I dare you not to say Chicken Tinga Tacos over and over and over again. Doesn’t it make you giggle?
Shredded chicken cooked in the most crazy delicious spiced sauce on the planet and then stuffed in a taco…. Ummm yes please. The Tinga sauce is pretty much out of this world. You’ll want to slather it on top of everything – rice, quinoa, pasta, vegetables, you name it, it works on just about everything! But when it’s folded up in taco and topped with some avocado to balance the sauce, it’s absolute perfection.
- 1 tablespoon olive oil
- 1 1/2 pounds boneless, skinless chicken thighs
- 1 yellow onion, small dice
- 2 cloves garlic, roughly chopped
- 1 large tomatillo, husk removed, rinsed, and roughly chopped
- 1/2 teaspoon oregano
- 1/4 teaspoon ground cumin
- One (14.5-ounce) can fire-roasted tomatoes
- 2 tablespoons roughly chopped chipotles plus 2 tablespoons adobo sauce
- 1/2 cup low-sodium chicken stock
- 1 bay leaf
- Kosher salt
- Lime wedges
- Warm corn tortillas, diced white onion, avocado chopped cilantro, sliced scallions, crumbled cotija cheese, and lime wedges for serving
- Heat oil in a Dutch oven or large pot over medium-high heat until shimmering. Add chicken thighs and cook until well browned, about 6 minutes. Flip thighs and continue to cook until other side is lightly browned, about 3 minutes. Transfer chicken to a plate, leaving fat in pan, and set aside.
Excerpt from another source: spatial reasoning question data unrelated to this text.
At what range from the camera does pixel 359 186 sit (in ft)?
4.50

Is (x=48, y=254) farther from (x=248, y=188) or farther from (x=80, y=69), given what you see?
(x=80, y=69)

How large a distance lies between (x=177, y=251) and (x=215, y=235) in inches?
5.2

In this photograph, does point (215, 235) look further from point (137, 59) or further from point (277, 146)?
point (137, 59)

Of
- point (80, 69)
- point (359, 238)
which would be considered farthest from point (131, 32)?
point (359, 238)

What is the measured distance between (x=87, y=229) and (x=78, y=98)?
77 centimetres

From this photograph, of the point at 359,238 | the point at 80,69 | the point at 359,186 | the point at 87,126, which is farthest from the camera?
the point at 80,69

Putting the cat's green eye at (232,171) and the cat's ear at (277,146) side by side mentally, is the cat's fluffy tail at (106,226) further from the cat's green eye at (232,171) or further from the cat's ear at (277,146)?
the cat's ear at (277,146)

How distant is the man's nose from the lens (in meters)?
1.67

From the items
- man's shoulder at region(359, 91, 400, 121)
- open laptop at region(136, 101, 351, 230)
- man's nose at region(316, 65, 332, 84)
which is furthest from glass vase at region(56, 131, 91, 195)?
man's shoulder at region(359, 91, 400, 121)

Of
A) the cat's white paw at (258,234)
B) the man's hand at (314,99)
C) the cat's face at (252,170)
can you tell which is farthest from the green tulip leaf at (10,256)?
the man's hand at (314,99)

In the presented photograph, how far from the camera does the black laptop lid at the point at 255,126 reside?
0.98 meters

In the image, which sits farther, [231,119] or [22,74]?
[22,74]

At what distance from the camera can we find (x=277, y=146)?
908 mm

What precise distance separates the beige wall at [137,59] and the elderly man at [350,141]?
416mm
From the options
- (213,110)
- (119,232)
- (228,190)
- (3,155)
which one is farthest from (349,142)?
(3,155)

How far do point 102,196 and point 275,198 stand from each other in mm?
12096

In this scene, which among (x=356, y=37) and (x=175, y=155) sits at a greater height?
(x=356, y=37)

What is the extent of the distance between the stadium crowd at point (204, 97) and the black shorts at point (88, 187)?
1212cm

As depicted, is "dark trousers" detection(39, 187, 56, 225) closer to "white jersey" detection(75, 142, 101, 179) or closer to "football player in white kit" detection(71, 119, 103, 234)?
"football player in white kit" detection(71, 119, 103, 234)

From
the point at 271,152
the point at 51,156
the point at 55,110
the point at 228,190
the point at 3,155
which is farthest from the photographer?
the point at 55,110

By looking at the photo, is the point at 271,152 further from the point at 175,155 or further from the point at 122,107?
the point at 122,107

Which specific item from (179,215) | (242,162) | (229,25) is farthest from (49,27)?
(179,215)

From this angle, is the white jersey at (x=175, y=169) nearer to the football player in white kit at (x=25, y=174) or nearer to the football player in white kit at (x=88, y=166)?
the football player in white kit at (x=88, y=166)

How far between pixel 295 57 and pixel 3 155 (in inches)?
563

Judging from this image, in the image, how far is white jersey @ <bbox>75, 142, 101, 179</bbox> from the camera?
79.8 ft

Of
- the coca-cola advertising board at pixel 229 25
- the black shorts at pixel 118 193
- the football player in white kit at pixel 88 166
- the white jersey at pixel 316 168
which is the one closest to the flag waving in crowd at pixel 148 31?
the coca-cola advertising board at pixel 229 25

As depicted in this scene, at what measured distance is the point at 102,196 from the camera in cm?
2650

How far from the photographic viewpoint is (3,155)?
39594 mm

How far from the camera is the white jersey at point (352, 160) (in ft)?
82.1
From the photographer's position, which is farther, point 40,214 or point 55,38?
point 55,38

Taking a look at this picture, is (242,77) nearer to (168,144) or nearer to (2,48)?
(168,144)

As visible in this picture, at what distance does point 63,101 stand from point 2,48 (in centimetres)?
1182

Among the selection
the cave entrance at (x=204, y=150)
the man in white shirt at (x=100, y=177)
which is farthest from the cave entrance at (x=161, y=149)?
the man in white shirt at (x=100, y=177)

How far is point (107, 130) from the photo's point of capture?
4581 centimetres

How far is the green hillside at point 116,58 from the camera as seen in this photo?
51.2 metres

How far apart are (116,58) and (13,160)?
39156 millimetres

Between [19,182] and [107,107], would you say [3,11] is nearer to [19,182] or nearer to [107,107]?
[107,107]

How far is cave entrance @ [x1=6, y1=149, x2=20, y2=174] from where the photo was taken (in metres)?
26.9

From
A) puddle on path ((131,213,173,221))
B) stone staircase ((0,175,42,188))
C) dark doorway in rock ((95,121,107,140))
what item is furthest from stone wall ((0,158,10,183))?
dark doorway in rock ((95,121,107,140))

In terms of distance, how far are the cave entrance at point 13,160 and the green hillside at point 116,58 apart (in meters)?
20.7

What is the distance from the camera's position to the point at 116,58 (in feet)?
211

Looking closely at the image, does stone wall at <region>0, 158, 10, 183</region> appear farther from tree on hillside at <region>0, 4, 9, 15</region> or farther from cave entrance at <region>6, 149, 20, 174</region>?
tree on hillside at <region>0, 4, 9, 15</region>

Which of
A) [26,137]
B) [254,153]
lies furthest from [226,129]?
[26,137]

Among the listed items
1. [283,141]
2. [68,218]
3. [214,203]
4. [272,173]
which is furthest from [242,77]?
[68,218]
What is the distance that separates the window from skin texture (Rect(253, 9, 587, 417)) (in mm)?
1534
- Add onions and garlic to the same Dutch oven and cook, stirring occasionally, until onions have browned around the edges, about 5 minutes. Add tomatillo and cook until browned around the edges, about 4 minutes. Add oregano and cumin and cook until fragrant, about 30 seconds. Add tomatoes, chipotle, and adobo sauce and stir to combine. Remove from heat.
- Transfer sauce to a blender and puree until smooth. Pour sauce back into pan, stir in chicken stock and bay leaf, and bring to a boil over medium heat. Nestle chicken thighs in sauce, reduce to a simmer, and cook until chicken is fully cooked and easily shredded. Transfer chicken to a plate and let sit until cool enough to handle. Remove sauce from heat and discard bay leaf.
- Pull chicken meat into strips. Stir chicken into sauce and cook over medium heat until warmed through, about 3 minutes. Remove from heat and season with salt to taste.
- Spoon chicken into warm tortillas and top with avocado, onion, cilantro, and cotija cheese. Serve with lime wedges.